With my new excitement at not requiring my computer to use my tablet I
headed over to an Android App development forum. Here developers had
posted lots of cool apps that were in beta or that they wanted to
promote. On competing devices the only way to get an app is through the
sanctioned and controlled portal, not so on Android (and thus Xoom).
Using the Xoom browser I bounced around the forum, I downloaded beta
apps, and then I was able to easily install them. Again, this is all on
the device, and these were not approved apps, awesome.
Another
example of something that impressed me came on my third day with the
device.
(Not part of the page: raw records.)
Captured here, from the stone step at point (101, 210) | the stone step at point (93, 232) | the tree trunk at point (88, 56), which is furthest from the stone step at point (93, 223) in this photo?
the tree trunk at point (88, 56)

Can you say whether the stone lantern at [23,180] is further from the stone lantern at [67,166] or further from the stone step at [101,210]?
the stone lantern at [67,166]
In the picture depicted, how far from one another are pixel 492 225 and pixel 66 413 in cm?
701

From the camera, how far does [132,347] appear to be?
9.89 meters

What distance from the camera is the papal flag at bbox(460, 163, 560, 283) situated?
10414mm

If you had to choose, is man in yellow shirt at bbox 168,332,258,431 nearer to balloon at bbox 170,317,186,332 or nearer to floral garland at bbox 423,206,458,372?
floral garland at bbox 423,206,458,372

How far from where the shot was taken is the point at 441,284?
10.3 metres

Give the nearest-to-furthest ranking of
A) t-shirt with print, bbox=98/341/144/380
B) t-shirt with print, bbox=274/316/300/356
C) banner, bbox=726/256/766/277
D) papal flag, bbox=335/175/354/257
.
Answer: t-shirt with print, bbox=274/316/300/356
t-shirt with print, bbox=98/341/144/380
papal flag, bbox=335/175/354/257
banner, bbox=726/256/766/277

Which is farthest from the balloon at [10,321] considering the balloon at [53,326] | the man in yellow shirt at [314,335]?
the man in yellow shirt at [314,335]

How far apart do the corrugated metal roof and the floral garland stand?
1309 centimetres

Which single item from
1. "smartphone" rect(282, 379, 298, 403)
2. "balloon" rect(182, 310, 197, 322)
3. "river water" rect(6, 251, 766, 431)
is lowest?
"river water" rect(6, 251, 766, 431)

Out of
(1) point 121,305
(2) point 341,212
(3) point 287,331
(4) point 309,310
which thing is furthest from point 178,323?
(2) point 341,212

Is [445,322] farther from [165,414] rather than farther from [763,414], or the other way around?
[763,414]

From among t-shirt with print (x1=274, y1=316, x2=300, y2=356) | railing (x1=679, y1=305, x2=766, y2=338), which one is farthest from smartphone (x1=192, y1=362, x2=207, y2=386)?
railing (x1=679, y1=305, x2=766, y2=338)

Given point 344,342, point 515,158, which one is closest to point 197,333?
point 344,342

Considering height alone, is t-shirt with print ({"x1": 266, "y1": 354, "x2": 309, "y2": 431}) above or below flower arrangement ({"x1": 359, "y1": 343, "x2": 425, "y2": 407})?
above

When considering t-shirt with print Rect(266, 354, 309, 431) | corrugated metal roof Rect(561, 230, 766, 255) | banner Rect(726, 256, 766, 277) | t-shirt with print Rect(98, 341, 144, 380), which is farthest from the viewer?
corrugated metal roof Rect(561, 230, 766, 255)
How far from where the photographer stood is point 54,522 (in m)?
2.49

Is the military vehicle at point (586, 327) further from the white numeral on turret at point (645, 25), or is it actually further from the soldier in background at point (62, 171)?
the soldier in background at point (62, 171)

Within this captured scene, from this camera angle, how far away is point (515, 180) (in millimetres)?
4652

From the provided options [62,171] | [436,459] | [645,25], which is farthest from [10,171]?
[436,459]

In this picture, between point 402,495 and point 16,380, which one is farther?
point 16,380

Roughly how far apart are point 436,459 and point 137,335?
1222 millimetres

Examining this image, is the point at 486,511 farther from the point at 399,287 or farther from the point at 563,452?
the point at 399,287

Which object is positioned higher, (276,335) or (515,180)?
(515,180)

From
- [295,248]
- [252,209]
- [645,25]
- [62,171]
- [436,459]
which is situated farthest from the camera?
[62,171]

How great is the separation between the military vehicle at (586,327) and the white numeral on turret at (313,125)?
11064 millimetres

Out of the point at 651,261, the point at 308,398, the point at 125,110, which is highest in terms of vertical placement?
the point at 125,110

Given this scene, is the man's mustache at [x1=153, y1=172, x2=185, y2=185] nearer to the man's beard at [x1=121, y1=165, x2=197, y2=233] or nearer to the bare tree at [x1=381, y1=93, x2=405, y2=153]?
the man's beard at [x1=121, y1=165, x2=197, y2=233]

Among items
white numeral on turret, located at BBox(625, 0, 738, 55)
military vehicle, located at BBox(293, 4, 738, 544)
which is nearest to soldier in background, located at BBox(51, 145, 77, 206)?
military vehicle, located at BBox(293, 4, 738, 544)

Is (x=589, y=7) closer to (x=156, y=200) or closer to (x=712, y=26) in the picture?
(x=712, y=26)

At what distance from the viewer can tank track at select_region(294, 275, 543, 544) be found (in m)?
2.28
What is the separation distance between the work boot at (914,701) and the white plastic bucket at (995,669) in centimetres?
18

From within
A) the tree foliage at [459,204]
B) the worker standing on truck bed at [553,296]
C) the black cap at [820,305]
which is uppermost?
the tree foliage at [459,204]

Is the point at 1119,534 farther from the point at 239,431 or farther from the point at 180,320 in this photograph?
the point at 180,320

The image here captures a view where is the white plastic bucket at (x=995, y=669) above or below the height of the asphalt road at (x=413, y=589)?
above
I was using the CNN app (which is free and tablet optimized, go
check it out) and I watched a video of a story that I thought was really
interesting, but it was one of those that is only a teaser, and the
rest is on another site. When I hit these videos on my iPad I just have
to try to remember to watch them later on a computer, because they are
inevitably flash based. Not so on the Xoom, I typed in the address, the
flash loaded up perfectly, and I was watching the video in full screen
with no trouble.
This process of growing more comfortable with
the device and learning what it could do continued over the last few
days. At every turn I would find something amazing that just wasn't
possible on competing tablets. I discovered the glory of widgets (custom
little desktop things to show you the weather, or news, or whatever). I
found some live wallpaper (moving animated wallpaper, that can change
and adapt to things, such as the weather). I just kept finding new
awesome features and uses.
One thing I want to touch on that is
perhaps more technical than the rest of my review is the screen. I use
my tablets to read, I started using ebooks a while back and I found
tablets to work pretty well for that. I do most of my reading at night
before bed, so the backlit screen is actually helpful versus a
traditional reader. Anyway, one of the things that has always bothered
me about the iPad as an ereader is that the pixel density (that is the
number of pixels (or square blocks of color) in each inch of screen
space) is very low. The iPad has somewhere around 130PPI (pixels per
inch). It was so low that it really did give me noticeable eye strain to
read on the device, I could see the pixels, and it really just wasn't a
great reading experience. This was so pronounced that for the last few
months I had actually been doing most of my reading on a 4th generation
iPod Touch. It had a smaller screen, but a higher pixel density.
Anyway,
the Xoom has a very noticeable increase in resolution and pixel
density. With its higher resolution it has roughly 33% more pixels than
the iPad, roughly 300,000 additional pixels. This is something you can
see immediately when looking at any text. It is a lot smoother and
easier to read on the Xoom. However, the other side of this is that the
iPad has a different display type, that does have better viewing angles
and color/contrast. In my case I don't really care, I find the pixel
density to be 1000 times more important than small color improvements or
viewing angles but I feel I should mention it.